Le durcissement des barrières physiques et légales, le renforcement des contrôles aux frontières européennes via l’agence Frontex et le système de surveillance EUROSUR n’ont jusqu’à présent ni enrayé le flux des migrants, qui reste constant, ni assuré la protection des migrants. Devant le déploiement aux frontières de l’Europe d’un contrôle militarisé et disproportionné, les migrants utilisent des itinéraires de plus en plus risqués pour atteindre leur destination. Un rapport élaboré par une équipe de journalistes européens estime à 23 858 le nombre de migrants morts ou disparus aux frontières de l'Europe depuis 2000. Soit le double des estimations dont on disposait jusqu'alors. Ce chiffre est sans doute en-deçà de la réalité.

François Crépeau, Rapporteur spécial des Nations unies sur les droits des migrants et Vincent Chetail, directeur du Global Migration Centre et professeur de droit international à l’Institut de Hautes Études Internationales et du Développement ont débattu, devant une centaine de personnes, de la nécessité d’une gouvernance mondiale afin de réduire la vulnérabilité des migrants et de reposer le débat sur les migrations.

Face aux récents résultats des élections européennes, tous ont rappelé qu’il est urgent de combattre la banalisation médiatique de la montée des extrêmes droites, de cesser de parler de la migration sous le seul prisme, dangereux et réducteur, de la sécurité et de sortir de l’instrumentalisation politique dont elle est l’objet. En effet, le traitement sécuritaire de la migration, appliqué au mépris des obligations internationales et des valeurs de l’UE, est devenu la norme dans un monde où les migrations tendent pourtant à se banaliser : mondialisation, facilités croissantes de transports et de communication, etc. En même temps, les déséquilibres mondiaux se creusent, les conséquences des changements climatiques s’aggravent et la libéralisation non-régulée du commerce mondial s’intensifient. Ces facteurs incitent de plus en plus à migrer. Cette vision sécuritaire, qui attise les peurs, les fantasmes et les préjugés, rendant les migrants vulnérables et amenant les Etats à enfreindre les droits fondamentaux des migrants.

Les intervenants ont également fait état de la fragmentation de la gouvernance des migrations au sein des Nations unies, composée d’une multitude d’acteurs et d’agences non coordonnés qui portent chacun une partie de la responsabilité.  Face à cette absence de cadre général, les États régissent les migrations principalement sur une base unilatérale et interétatique, répondant à des pressions de politiques nationales et nourrissant des discours populistes contre les immigrants.
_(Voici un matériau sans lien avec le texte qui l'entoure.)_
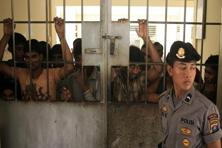 A police officer stands guard near illegal migrants from Myanmar at an immigration detention centre in Medan in Indonesia's North Sumatra province on Friday. Photo: Reuters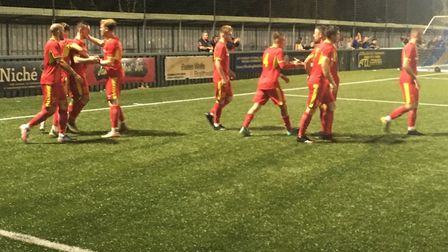 Needham Market players celebrate after Ben Fowkes breaks the deadlock with the opening goal. Picture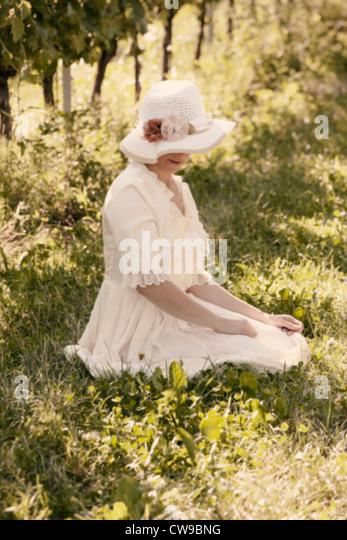 Une femme dans une robe victorienne blanche assise sur l'herbe entre les vignes Photo Stock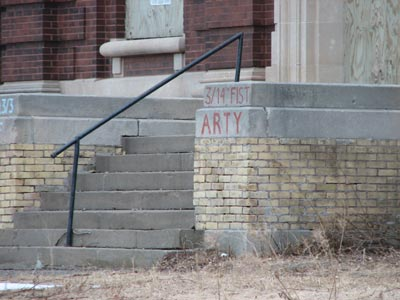 graffiti on the front of the gymnasium with names of units stationed at Ft. Snelling in the first half of the 20th century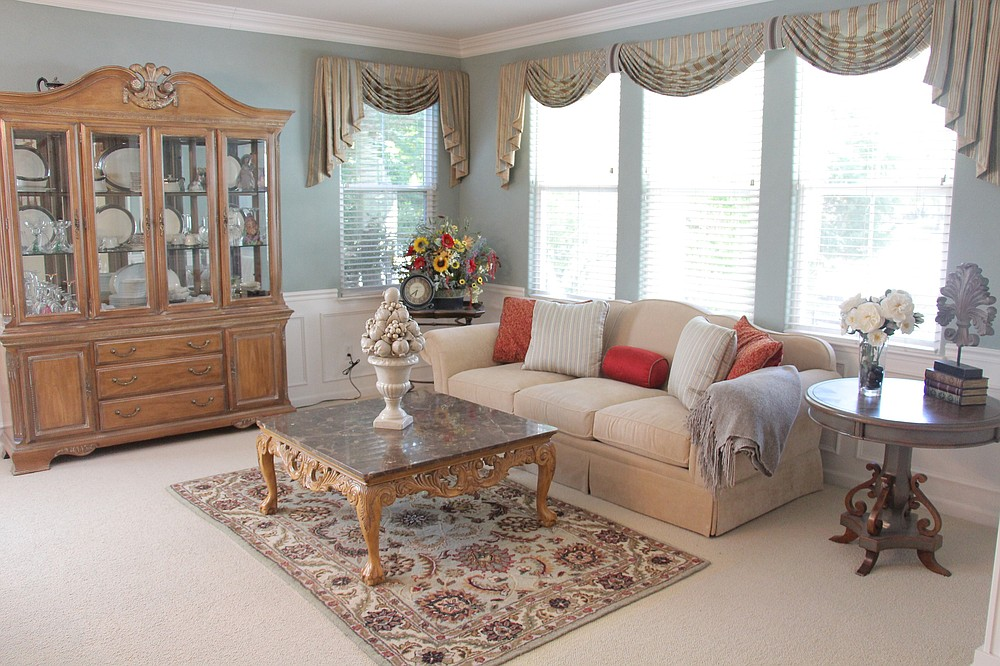 In this living space, valances are used to add color and pattern. (Design Recipes via TNS)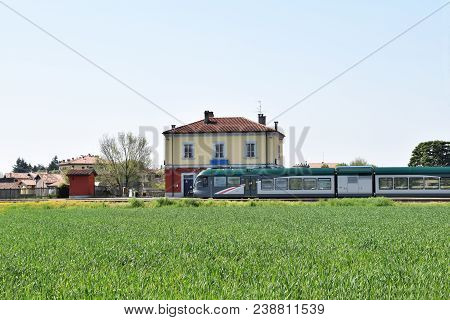 The Arrival Of The Train In A Small Railway Station Of A Lombard Village Located In The Countryside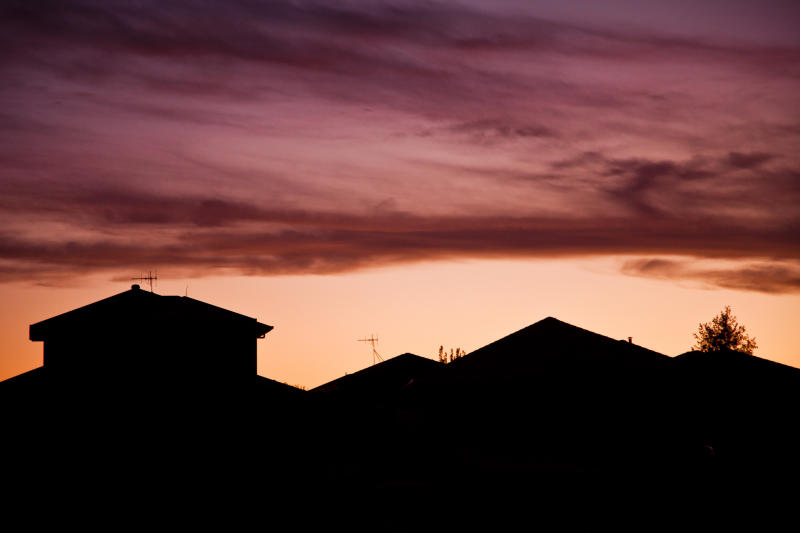 Silhouettes of the roofline of suburban houses at sunset.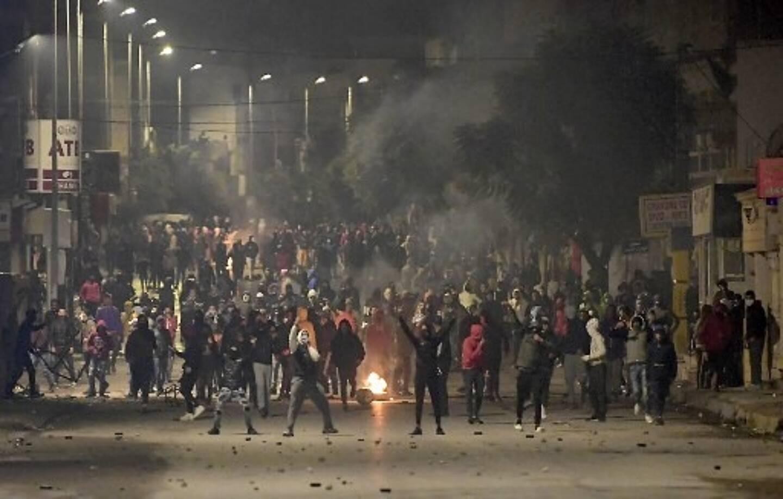Les manifestants se tiennent au milieu des fumées alors qu'ils bloquent une rue lors d'affrontements avec les forces de sécurité dans la banlieue d'Ettadhamen, dans la banlieue nord-ouest de Tunis, la capitale tunisienne, le 18 janvier 2021, au milieu d'une vague de manifestations nocturnes dans ce pays d'Afrique du Nord.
Il est fondamental que les migrants soient considérés avant tout comme des êtres humains ayant des droits et non comme des criminels.

Ainsi, le débat sur une réforme de la gouvernance des migrations améliorant la coopération entre les différents acteurs (Etats, société civile, entreprise, migrants) et instaurant un cadre juridique respectant les droits humains a été posé et des recommandations ont été faites :

  • Nous rappelons aux Etats l’intérêt de mettre en place un régime de gouvernance des migrations internationales fortement axé sur les droits de l’homme, cohérent et intégré.
  • Nous appuyons la recommandation faite par le Rapporteur spécial sur les droits de l’homme des migrants dans son rapport 2013 en faveur de la tenue périodique de dialogues de haut-niveau sur les migrations. Ce cadre de concertation serait ouvert à tous les acteurs présents dans le domaine des migrations (Etats, société civile, syndicats…).
  • Nous appelons la création, au sein de l’ONU, d’un cadre institutionnel pour les migrations axé sur les droits de l’homme.
  • Le rôle de ce cadre institutionnel serait également d’élaborer un statut juridique international du migrant.
  • Nous en appelons à la reconnaissance du droit de migrer, liberté individuelle à la mobilité qui prolonge et complète les autres droits fondamentaux.